Rising on tiptoe, she kissed him sweet and soft, the way she had of doing sometimes—as if he was the vulnerable one. It was true. But only when it came to Sahara, his obsidian shields mist against her touch; her slender fingers could cage him more effectively than any chain or prison.

“I won’t,” she promised. “We’ll talk about it afterward.” Her gaze held his own in a trust he’d never break, the charm bracelet on her wrist catching the light. “Take care, Kaleb,” she repeated. “You belong to me.”

He teleported out with the warmth of her a lingering kiss against his skin, and into a bloody hell. Subject 8-91 hadn’t simply died. He’d gone critical. And he’d taken someone with him. Crouching by the body that lay just inside the closed doorway, Kaleb attempted to count the stab marks that had sliced through the man’s pin-striped shirt, got to nineteen before it became impossible to separate the wounds.

The flicker came to the right of him a second later. “We have a situation,” he said to the two Arrows he’d telepathed on arrival. “Subject 8-91”—he pointed to the slender male who sat slumped against the opposing wall, his face bruised and cut, a streak of red behind his head, as if he’d slid down the wall after being thrown onto it—“was infected. The most advanced case in the Net.”

Vasic stayed in place as Aden stepped over the nearest body, skirting the blood that splattered the room to scan 8-91 using a small medical device. “He suffered blunt force injuries to the face as well as a cracked skull, but my initial judgment is that he died of an implosion in his brain.”

Rising to a standing position, Kaleb considered the facts. “Sunshine Station,” he said, dead certain both Arrows knew of the remote Alaskan science station where the disease had first claimed Psy lives. “The infected didn’t die that way.”

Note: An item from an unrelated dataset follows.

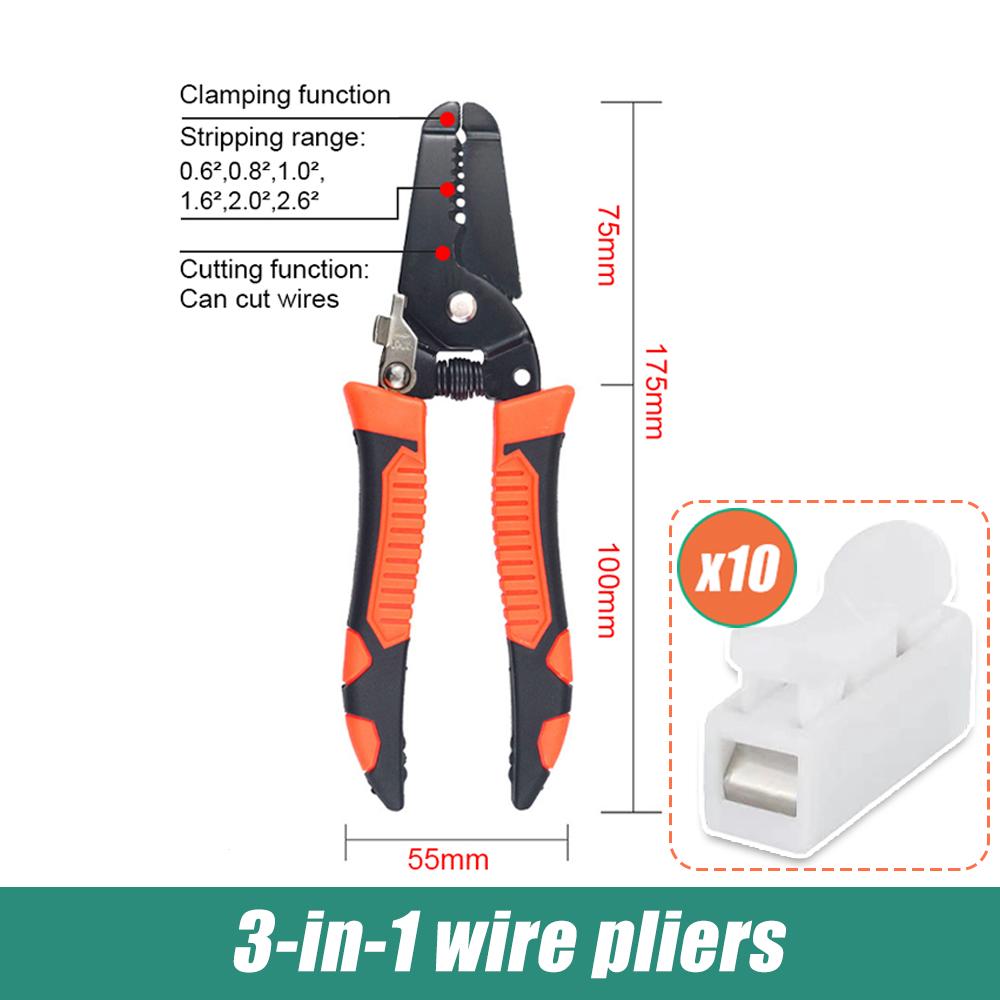 10 в 1 плоскогубцы для зачистки проводов, кабельный резак для электрика, бытовая сеть, бесплатный соединительный провод Ch-1, кабель и термоусадочная трубка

“No.” Aden came across to scan the stabbing victim. “The staff of the science station went mad, bludgeoned, stabbed, and otherwise assaulted one another. The survivors were weak but still psychotic by the time we arrived. A number were so aggressive they died during the containment process; the remainder were put into involuntary comas.”

Aden’s first-person account jibed with the details Kaleb had been able to dig up, though former Councilor Ming LeBon had done his best to conceal the scale and nature of the deaths. As a result, Kaleb knew that none of the comatose victims had ever woken up. Brain death had followed within a week of the incident. “Does 8-91’s mode of death mean the infection’s become more virulent?”

The Arrow medic got to his feet. “Possible—but it’s also possible he had a genetic vulnerability that coincided with the final stages of the infection. A full autopsy will be necessary to know for certain.” Aden held Kaleb’s eyes. “You have his history?”

Kaleb telepathed across the detailed files he’d kept on 8-91’s disintegration, even as he stared at the room, analyzed the damage, then returned his gaze to the stabbed male. “It’s possible 8-91’s victim was also infected. I recognize him as 8-91’s closest neighbor.” Meaning there was a high chance they’d been next to each other on the psychic plane as well.

“Do we need to evacuate this region of the PsyNet?”

“I’ll quarantine the area for the time being, but it’s a stopgap measure.” The oily black of the infection was crawling across vast swathes of the Net.

Vasic spoke for the first time. “I’ll teleport the bodies to the secure morgue where they can be autopsied, clean up this room.”

He’s so close to the edge; I don’t know if anything can save him.